IMHO it depends, C/C++ work very nicely with immediate mode UI frameworks, for example nuklear [1], imgui [2]. Though retained mode C/C++ UI frameworks are also quite popular, for example Qt, wxWidgets, GTK.
Ummm... I wrote plenty of GUI code in C and so did lots of other people back in the late '80s and early '90s. Quite common. I don't know what it would mean for it to have been "designed to create" GUIs; it's a general-purpose language.
There's Carbon as well, which was replaced by Cocoa. And as of 4 years ago (and I suspect today as well) there are still some things which you could only do in the Carbon's C APIs, so lots of CoreFoundation types which you can bridge directly from their objective C equivalents. Pretty neat stuff how well the backwards compatibility works.
I've even seen several games that use it directly for keyboard handling and such to this day. And all the new, fancy GUI frameworks which exist on Windows are basically just wrappers on top of WinAPI.
Unless something has changed drastically since when I was at MS, the Windows kernel and the major OS DLLs is pretty much pure C. The GUI/window manager are more C++.

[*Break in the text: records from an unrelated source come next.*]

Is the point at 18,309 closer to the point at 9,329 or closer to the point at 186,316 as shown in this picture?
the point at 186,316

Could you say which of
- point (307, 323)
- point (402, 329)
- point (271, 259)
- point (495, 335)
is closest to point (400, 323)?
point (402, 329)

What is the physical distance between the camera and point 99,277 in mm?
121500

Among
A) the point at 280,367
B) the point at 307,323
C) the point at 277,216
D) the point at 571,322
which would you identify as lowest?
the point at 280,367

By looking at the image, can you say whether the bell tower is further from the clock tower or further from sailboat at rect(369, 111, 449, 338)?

Even Word and Excel were still C (although Office shared much C++ code in a common DLL)
"Going native" meant salvaging Vista's low performance by rewriting everything in C++ that was written in .NET -- .NET was the "wave" here, but it's also the culprit for Vista eating memory like cheap sushi.

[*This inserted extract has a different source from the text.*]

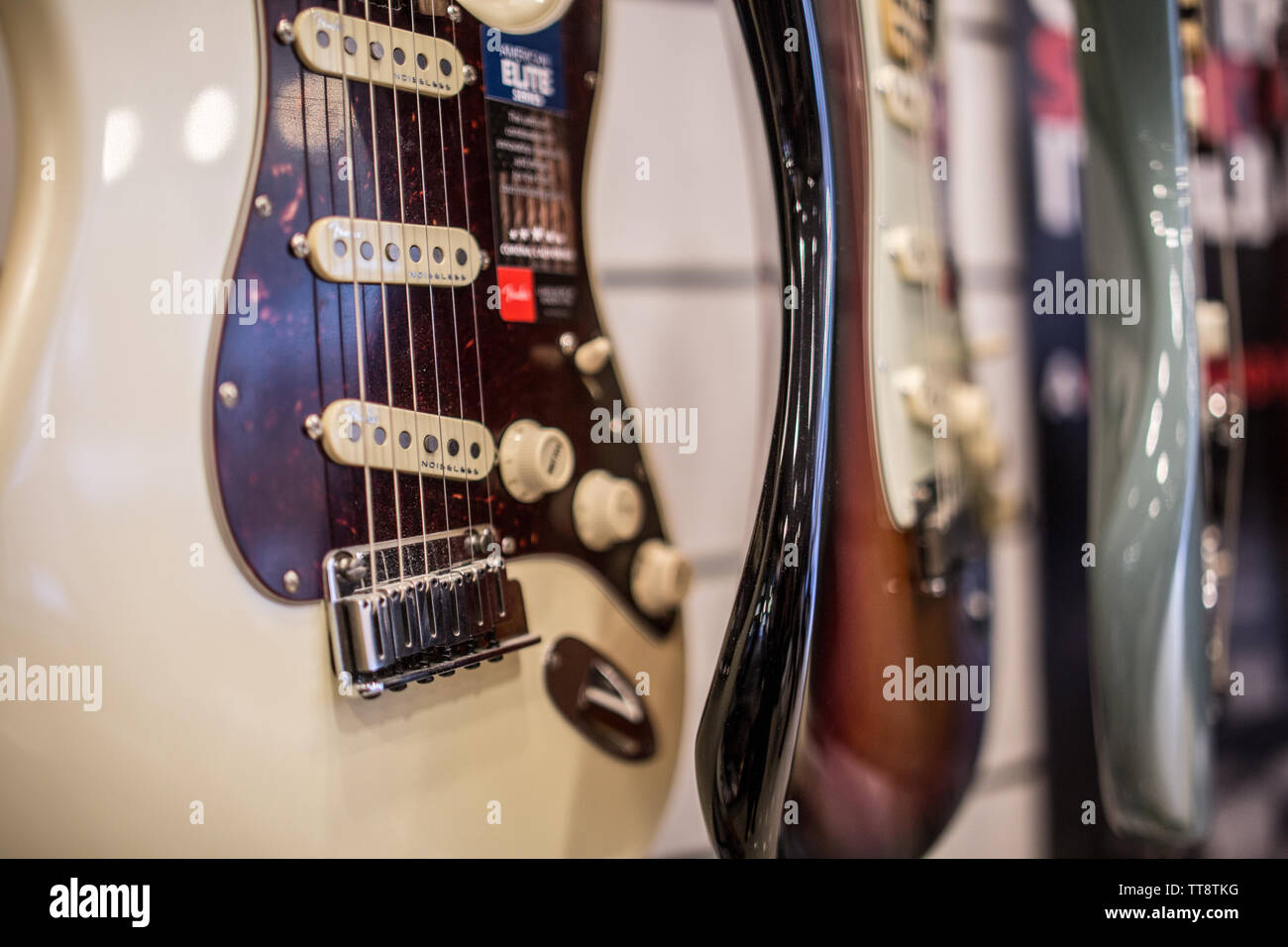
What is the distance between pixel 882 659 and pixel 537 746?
0.21m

Yet, the replacement of Win32 API model is with everything being written in the original design of .NET, with AOT native compilation and classes being COM objects.
What killed Vista was politics between OSDev and DevTools units.
I had a project once that required me to build a GUI in C using Motif. It was a joy to use. I recall there was a simple concept called RowColumn. All the GUI widgets were either in a Row or in a Column. It was highly orthogonal and allowed you to build good-looking UI's that acted in a reasonable way when resized, etc.